Additionally, the medium of reasoning is also changing. Previously, models heavily relied on language descriptions to handle spatial relationships, which proved inadequate when dealing with puzzles or geometric structures. The new trend is to allow models to perform implicit visual reasoning directly within the "latent space," without converting it into linear text, thus more naturally capturing complex visual structures.

Re-evaluating Evaluation Systems: Breaking the Illusion of Multiple-Choice Success

Current evaluations of visual-language models mostly use multiple-choice questions (MCQA), but this may systematically overestimate model capabilities.
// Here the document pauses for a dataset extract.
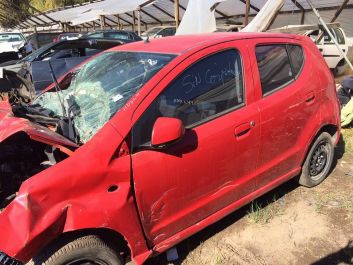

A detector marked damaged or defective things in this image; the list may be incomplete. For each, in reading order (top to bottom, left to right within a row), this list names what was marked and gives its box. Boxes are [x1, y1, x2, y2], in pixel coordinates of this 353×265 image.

crumpled front hood [0, 100, 77, 147]
shattered windshield [32, 50, 175, 143]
Research found that models often "cheat" by elimination or option bias, and their actual scores could be inflated by about 20 points. To address this, the industry is promoting a "verifiable open QA" paradigm, forcing models to truly understand visual content rather than relying on option clues.

At the same time, evaluation scenarios are shifting from single-agent static images to multi-agent environments. The emergence of benchmarks like VS-Bench requires models not only to understand the environment but also to possess strategic reasoning and decision-making abilities in complex interactions such as collaboration and competition. This marks the evolution of visual intelligence from a mere "understander" to a "decision-maker."

image.png

Infrastructure Upgrade: Open-Source Models and Real-World Data Completion

In terms of model form, the open-source community is experiencing greater transparency. Models like Molmo2 not only release weights but also fully open data and training processes. These models expand capabilities from single images to videos and introduce precise positioning functions, achieving a leap from "understanding" to "pointing out locations."

The progress is supported by increasingly comprehensive data infrastructure. For text-driven image editing tasks, the launch of large-scale real-world datasets like Pico-Banana-400K fills the gap left by over-reliance on synthetic data. This dataset supports multi-turn editing and preference alignment, providing a solid foundation for training editing models with more common sense and logic.

In summary, visual intelligence is evolving from a single perception to an integrated intelligence combining perception, cognition, and action. This process is not just minor improvements in performance, but a systematic reconstruction of reasoning mechanisms, evaluation paradigms, and data supply chains.